本文 —
□ □ □

戦況が有利に傾いたのを機に、大輔たちは要塞へ突入します。ところが、やさしさの紋章を使っても暴走は止まりません。
臨界を根本的に止めるには闇の力の流入を遮断しなければならないのですが、時間はほとんど残されていませんでした。
あわや爆発、というところで間一髪、オオクワモンを倒したパイルドラモンが馳せ参じました。
必殺のデスペラードブラスターで闇の流入口が破壊され、大爆発は無事回避されたのです。
巨大要塞はパイルドラモンの手によって、あとかたもなく吹き飛ばされるのでした。
光子郎は語ります。かつて、パイルドラモンのときと同じ現象が起こったことを。
デジタルワールドのゆがみを元に戻すために紋章を使い、パタモンたちの完全体進化が困難になったことを。
ジョグレス進化は、いわばその代わりとして発現したものではないかと皆は結論づけます。
しかし、依然として謎が残されていました。
ダークタワーをデジモンに変えて破壊活動を繰り返すあの謎の女性はいったい、何者なのでしょうか? その目的は…?
そして怒りに燃える紅衣の女は、新たな罠を画策していたのです……
★全体印象
27話です。タイトルコールは野田順子さん(ブイモン)と高橋直純さん(ワームモン)のハモり。両方とも成熟期としての演技です。
影絵は当然パイルドラモン。背景の青と黄色は、混じり合った二者を意味するものでしょうか。
このお話は大きく分けてふたつに捉えられます。前半がほぼバトルで、後半が設定の説明。
どちらかというと重要なのは前半だと思うんですが、かんじんカナメなパイルドラモンの活躍は作画のアレさでパッとしません。
またお話においてもあまり楽勝という描写ではなく、さりとてあんまり苦戦してるようにも見えないので少々間延びです。
デスペラードブラスター1発でカタがつくんならさっさとやってくれ、という見かたもできてしまう。
ここは圧倒的実力差で素早く排除してしまい、アルケニモンに後続を出させるという展開でもよかったように思います。
いかに強いといっても、物量で押せば時間稼ぎにはなるわけですから。

□ □ □

提供データ —
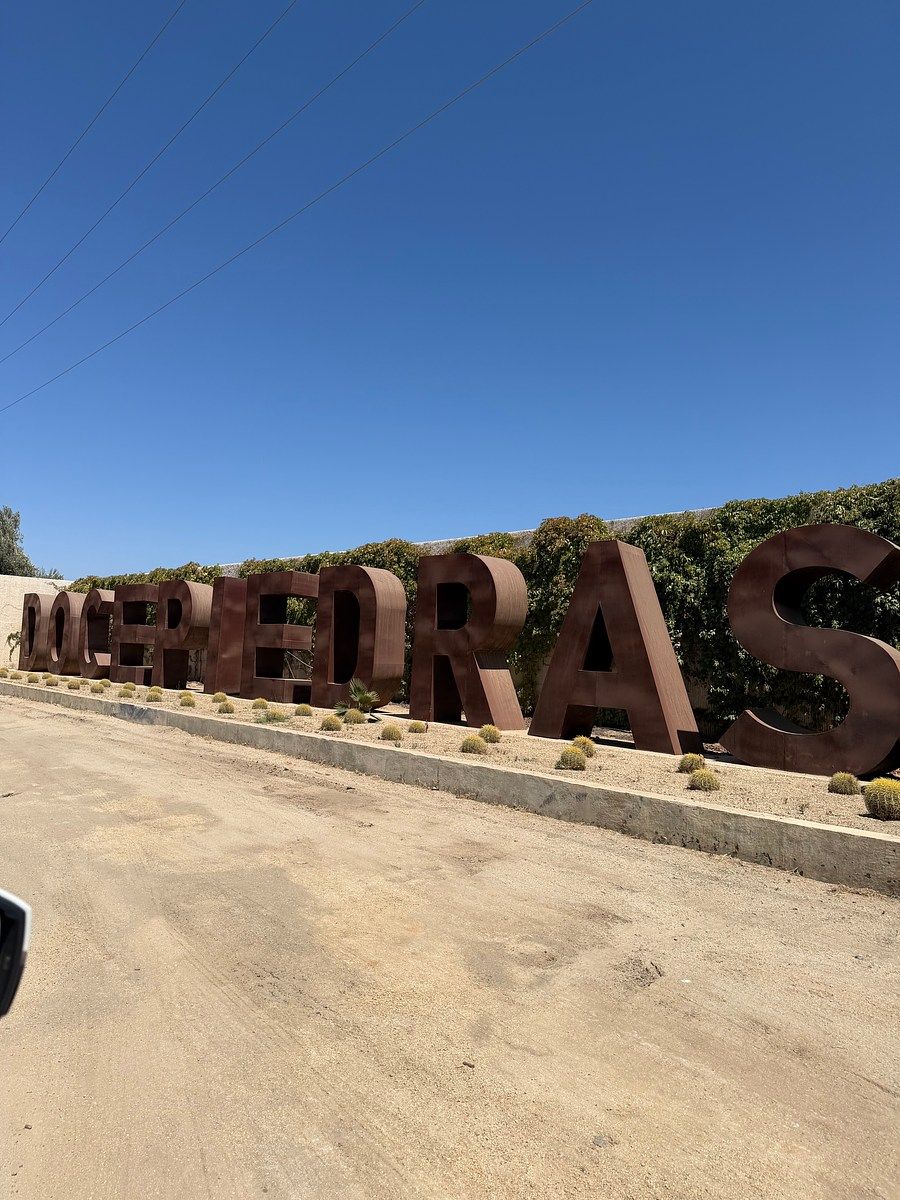 Lote em El Porvenir (Guadalupe), Ensenada, foto 10 de 17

□ □ □

作業指示 1 — 本文に出てくる固有の名前のうち、「モン」で終わるものをすべて、初出順に挙げてください。
作業指示 2 — 本文から、「デジタルワールドのゆがみを元」を含む語句で始まり「でしょうか? その目的は…?」で締めくくられる箇所を、原文どおりに書き写してください。
このデータは参照しなくても作業できます。

解答欄 1 — オオクワモン、パイルドラモン、パタモン、ブイモン、ワームモン、アルケニモン

解答欄 2 —
デジタルワールドのゆがみを元に戻すために紋章を使い、パタモンたちの完全体進化が困難になったことを。
ジョグレス進化は、いわばその代わりとして発現したものではないかと皆は結論づけます。
しかし、依然として謎が残されていました。
ダークタワーをデジモンに変えて破壊活動を繰り返すあの謎の女性はいったい、何者なのでしょうか? その目的は…?